## Exercise
Return the lines of the material below word for word, starting at the line that contains "this 1200×800 image." and ending at the line that contains "chipped blue paint [616, 930, 1092, 1092]", with both of those lines included.

## Bounding box annotation entries
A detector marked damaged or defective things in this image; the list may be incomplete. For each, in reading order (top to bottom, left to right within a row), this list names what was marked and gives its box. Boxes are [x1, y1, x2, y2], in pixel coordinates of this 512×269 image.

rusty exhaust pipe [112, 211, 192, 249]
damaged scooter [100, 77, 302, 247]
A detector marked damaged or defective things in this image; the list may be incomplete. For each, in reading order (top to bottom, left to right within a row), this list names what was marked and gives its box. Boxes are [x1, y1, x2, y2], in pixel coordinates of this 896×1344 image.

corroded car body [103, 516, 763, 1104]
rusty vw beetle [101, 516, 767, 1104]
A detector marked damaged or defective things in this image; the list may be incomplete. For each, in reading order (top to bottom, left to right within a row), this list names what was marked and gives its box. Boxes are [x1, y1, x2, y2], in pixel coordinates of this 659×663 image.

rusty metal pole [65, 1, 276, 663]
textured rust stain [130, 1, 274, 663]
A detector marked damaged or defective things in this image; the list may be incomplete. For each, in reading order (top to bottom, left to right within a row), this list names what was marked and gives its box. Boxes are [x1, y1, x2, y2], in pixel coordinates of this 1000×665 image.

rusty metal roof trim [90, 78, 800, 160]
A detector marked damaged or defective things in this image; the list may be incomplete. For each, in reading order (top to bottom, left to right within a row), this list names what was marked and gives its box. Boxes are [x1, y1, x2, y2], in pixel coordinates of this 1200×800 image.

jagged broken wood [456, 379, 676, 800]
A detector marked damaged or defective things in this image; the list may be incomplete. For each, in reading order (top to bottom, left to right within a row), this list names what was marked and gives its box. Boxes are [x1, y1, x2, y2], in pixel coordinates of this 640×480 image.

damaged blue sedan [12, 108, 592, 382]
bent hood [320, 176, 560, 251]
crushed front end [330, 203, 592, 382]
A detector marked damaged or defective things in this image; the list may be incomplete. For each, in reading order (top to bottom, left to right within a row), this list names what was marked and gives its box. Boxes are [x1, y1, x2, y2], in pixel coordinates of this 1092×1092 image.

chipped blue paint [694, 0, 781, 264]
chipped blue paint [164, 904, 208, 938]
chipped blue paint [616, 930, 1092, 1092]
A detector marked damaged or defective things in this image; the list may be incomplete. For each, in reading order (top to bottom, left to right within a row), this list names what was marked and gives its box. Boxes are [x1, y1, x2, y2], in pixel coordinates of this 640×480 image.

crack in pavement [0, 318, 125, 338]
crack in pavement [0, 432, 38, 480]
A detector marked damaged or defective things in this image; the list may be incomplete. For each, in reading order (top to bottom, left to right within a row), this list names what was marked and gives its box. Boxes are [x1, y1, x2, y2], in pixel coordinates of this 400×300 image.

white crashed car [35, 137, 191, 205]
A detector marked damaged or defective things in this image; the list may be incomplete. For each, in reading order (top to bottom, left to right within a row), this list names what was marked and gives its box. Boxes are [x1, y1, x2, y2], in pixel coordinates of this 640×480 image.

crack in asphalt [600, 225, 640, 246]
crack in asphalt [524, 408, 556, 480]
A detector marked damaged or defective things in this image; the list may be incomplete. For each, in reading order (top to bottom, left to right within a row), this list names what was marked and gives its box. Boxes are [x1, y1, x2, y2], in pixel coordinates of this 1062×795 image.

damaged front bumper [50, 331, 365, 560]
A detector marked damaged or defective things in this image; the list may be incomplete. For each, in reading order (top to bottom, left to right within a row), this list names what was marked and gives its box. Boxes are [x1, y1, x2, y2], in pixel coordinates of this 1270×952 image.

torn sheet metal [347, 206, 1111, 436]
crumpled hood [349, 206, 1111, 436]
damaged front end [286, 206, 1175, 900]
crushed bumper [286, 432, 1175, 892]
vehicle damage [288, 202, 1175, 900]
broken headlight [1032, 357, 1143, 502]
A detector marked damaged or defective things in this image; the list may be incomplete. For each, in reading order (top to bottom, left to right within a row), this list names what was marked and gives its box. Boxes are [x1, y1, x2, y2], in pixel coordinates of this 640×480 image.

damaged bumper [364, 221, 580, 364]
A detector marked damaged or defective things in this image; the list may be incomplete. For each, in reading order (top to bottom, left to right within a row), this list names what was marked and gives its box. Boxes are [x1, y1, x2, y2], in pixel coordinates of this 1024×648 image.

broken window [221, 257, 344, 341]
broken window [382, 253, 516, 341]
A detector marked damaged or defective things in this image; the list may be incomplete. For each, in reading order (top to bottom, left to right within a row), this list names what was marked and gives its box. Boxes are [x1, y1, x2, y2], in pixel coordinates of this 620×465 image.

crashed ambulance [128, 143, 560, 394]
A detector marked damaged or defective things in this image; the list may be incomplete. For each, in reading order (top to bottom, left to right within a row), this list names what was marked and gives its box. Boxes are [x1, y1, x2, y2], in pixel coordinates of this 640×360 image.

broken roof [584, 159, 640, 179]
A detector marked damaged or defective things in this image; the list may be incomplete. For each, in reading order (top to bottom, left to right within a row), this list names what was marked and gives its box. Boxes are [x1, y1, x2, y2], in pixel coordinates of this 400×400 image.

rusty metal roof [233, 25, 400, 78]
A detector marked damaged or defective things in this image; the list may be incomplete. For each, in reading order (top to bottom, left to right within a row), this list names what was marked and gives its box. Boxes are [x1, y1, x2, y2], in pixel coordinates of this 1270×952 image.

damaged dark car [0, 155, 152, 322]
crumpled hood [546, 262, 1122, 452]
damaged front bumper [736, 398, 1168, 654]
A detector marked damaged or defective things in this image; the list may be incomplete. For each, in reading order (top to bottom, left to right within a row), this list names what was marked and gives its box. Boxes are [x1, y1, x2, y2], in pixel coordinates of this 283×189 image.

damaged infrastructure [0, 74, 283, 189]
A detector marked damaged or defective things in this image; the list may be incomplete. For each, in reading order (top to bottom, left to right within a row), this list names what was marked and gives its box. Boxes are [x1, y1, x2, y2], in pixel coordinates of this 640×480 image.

## Problem solution
A detector marked damaged or defective things in this image; the list may be incomplete. For each, in reading order (top to bottom, left to right within a row), this list names what was marked and gives its box. Boxes are [x1, y1, x2, y2], in pixel coordinates of this 1200×800 image.

jagged broken wood [456, 379, 676, 800]
A detector marked damaged or defective things in this image; the list may be incomplete. For each, in reading order (top to bottom, left to right within a row), this list names what was marked and gives its box. Boxes are [x1, y1, x2, y2], in pixel coordinates of this 640×480 image.

damaged blue sedan [12, 108, 592, 382]
bent hood [320, 176, 560, 251]
crushed front end [330, 203, 592, 382]
A detector marked damaged or defective things in this image; the list may be incomplete. For each, in reading order (top to bottom, left to right within a row), this list names what was marked and gives its box. Boxes are [x1, y1, x2, y2], in pixel coordinates of this 1092×1092 image.

chipped blue paint [694, 0, 781, 264]
chipped blue paint [164, 904, 208, 938]
chipped blue paint [616, 930, 1092, 1092]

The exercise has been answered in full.